TASK DESCRIPTION
Translate this sentence from the text on set intersections below into Spanish: "Finding intersections among a group of sets can be abstracted partially to a graph in which each set is represented by a node and each comparison of two sets by an edge."

Let's discuss approaches to finding intersections among a large group of sets. I'll present a thrifty approach that uses much less memory and less time than a naive approach. We'll begin with theory and progress to an executable demo. I make the assumption that intersections between any two given sets are relatively small/few.
Please load, in another window, the small figures here.
Finding intersections among a group of sets can be abstracted partially to a graph in which each set is represented by a node and each comparison of two sets by an edge. The figure on the left, Party, is the complete graph on 8 nodes, called K8. It has 28 edges; each node is connected directly to every other. The figure on the right, Book, is a single-level tree of 9 nodes and 9 edges. One of the nodes is colored to indicate its special nature; it might be called the tree's root. (In the demo that follows, essentially every node and edge has a label; but this can be ignored at a high level of abstraction.)

THE DATA

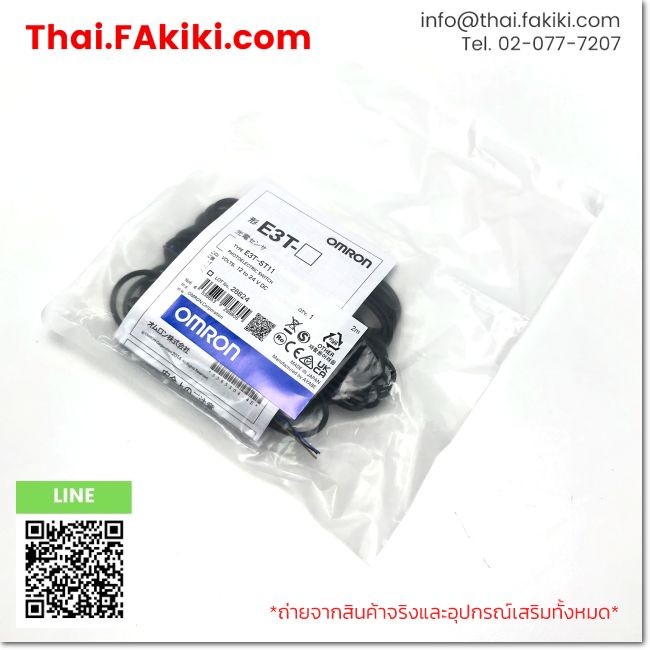 (A)Unused, E3T-ST11 2m, Photoelectric Sensor, OMRON (66-101-629)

ANSWER BELOW
Encontrar intersecciones entre un grupo de conjuntos puede abstraerse parcialmente a un grafo en el que cada conjunto se representa mediante un nodo y cada comparación de dos conjuntos mediante una arista.